File metadata and controls

248 lines (205 loc) · 9.76 KB

Zone bundle

The zone-bundle tool can be used to manage a tarball of debugging data collected from Oxide zones. The tool collects all log files on the system, including current, rotated and archived files. It also runs a series of debugging commands in the target zone, such as netstat -an. All of these items are packaged into a tarball that can be fetched from the system.

Running

zone-bundle is a binary from the omicron-sled-agent crate.
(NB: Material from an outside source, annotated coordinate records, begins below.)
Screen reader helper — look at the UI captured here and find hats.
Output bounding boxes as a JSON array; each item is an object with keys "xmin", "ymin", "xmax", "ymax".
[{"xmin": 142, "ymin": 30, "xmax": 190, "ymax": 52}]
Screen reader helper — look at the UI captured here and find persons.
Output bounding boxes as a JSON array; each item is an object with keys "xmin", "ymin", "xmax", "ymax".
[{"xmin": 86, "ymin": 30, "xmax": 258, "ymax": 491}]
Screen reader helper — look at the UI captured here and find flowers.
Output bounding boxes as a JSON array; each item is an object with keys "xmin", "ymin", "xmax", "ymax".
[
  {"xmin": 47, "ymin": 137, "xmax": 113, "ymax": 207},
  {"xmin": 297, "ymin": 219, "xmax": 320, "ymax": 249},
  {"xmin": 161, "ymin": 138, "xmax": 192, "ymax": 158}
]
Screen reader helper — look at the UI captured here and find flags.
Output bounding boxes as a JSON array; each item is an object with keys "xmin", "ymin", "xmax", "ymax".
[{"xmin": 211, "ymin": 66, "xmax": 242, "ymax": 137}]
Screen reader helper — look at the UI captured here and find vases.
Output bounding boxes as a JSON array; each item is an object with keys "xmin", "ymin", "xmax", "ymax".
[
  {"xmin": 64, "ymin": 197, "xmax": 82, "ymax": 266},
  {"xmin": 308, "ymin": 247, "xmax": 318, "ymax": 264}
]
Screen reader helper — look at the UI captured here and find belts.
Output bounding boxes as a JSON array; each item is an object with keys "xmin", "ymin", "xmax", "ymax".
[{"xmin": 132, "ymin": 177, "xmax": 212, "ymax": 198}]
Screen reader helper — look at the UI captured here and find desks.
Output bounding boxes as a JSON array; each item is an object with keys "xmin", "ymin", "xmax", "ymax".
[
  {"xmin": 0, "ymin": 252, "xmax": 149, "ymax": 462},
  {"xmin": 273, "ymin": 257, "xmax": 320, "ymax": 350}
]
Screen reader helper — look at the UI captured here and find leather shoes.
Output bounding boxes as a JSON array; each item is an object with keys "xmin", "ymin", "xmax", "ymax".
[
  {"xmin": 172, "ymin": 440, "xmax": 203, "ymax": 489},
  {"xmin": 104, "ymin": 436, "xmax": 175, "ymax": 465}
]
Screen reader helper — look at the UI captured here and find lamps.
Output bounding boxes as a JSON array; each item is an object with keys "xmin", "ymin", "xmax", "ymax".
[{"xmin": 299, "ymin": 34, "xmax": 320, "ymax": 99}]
It relies on the sled-agent’s HTTP API, making requests to it for creating or fetching zone bundles. Full help is available with zone-bundle --help, but the most useful commands are:

  • list-zones: List the current zones on the system.
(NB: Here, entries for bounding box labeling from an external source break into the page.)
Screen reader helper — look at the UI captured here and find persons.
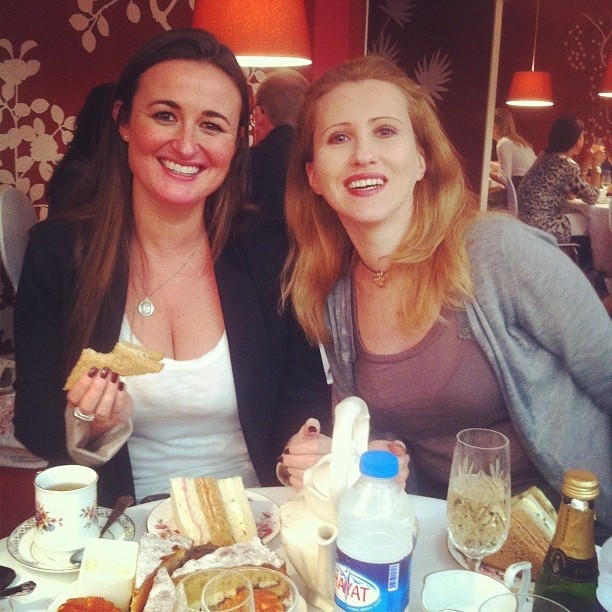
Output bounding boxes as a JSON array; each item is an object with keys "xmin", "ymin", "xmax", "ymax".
[
  {"xmin": 14, "ymin": 28, "xmax": 331, "ymax": 492},
  {"xmin": 487, "ymin": 109, "xmax": 537, "ymax": 213},
  {"xmin": 44, "ymin": 82, "xmax": 118, "ymax": 212},
  {"xmin": 281, "ymin": 56, "xmax": 612, "ymax": 547},
  {"xmin": 250, "ymin": 70, "xmax": 310, "ymax": 215},
  {"xmin": 517, "ymin": 117, "xmax": 607, "ymax": 270}
]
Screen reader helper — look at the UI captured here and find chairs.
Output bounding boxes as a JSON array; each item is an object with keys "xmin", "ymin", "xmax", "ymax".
[
  {"xmin": 0, "ymin": 183, "xmax": 39, "ymax": 294},
  {"xmin": 505, "ymin": 174, "xmax": 582, "ymax": 266}
]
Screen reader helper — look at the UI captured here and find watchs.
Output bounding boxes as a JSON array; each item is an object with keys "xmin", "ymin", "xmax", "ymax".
[{"xmin": 591, "ymin": 165, "xmax": 603, "ymax": 176}]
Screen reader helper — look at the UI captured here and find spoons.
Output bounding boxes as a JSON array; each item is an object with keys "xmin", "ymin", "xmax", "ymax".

  • ls [filter]: List all zone bundles that exist, possibly with a substring filter. This includes bundles from zones that no longer exist.
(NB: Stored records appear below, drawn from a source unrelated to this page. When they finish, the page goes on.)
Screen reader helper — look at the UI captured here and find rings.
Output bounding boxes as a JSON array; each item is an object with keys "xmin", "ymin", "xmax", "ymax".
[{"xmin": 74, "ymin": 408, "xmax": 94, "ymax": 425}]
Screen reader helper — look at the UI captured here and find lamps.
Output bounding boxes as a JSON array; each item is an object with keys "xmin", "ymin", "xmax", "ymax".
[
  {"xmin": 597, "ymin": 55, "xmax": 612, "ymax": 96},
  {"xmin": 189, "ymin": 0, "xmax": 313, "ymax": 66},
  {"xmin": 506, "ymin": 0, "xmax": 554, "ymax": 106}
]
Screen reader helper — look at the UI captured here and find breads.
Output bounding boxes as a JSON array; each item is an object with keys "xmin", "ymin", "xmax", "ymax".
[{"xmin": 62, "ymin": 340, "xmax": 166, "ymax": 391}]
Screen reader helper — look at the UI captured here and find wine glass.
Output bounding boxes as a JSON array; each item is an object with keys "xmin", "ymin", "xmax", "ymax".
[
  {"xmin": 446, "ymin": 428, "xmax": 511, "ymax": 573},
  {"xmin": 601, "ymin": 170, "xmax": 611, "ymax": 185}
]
  • create: Create a zone bundle immediately. (Bundles are also created automatically when zones are destroyed.)

  • get: Copy a zone-bundle from internal storage. By default, the file is copied to the local directory with the same name as in internal storage, which is like <UUID>.tar.gz.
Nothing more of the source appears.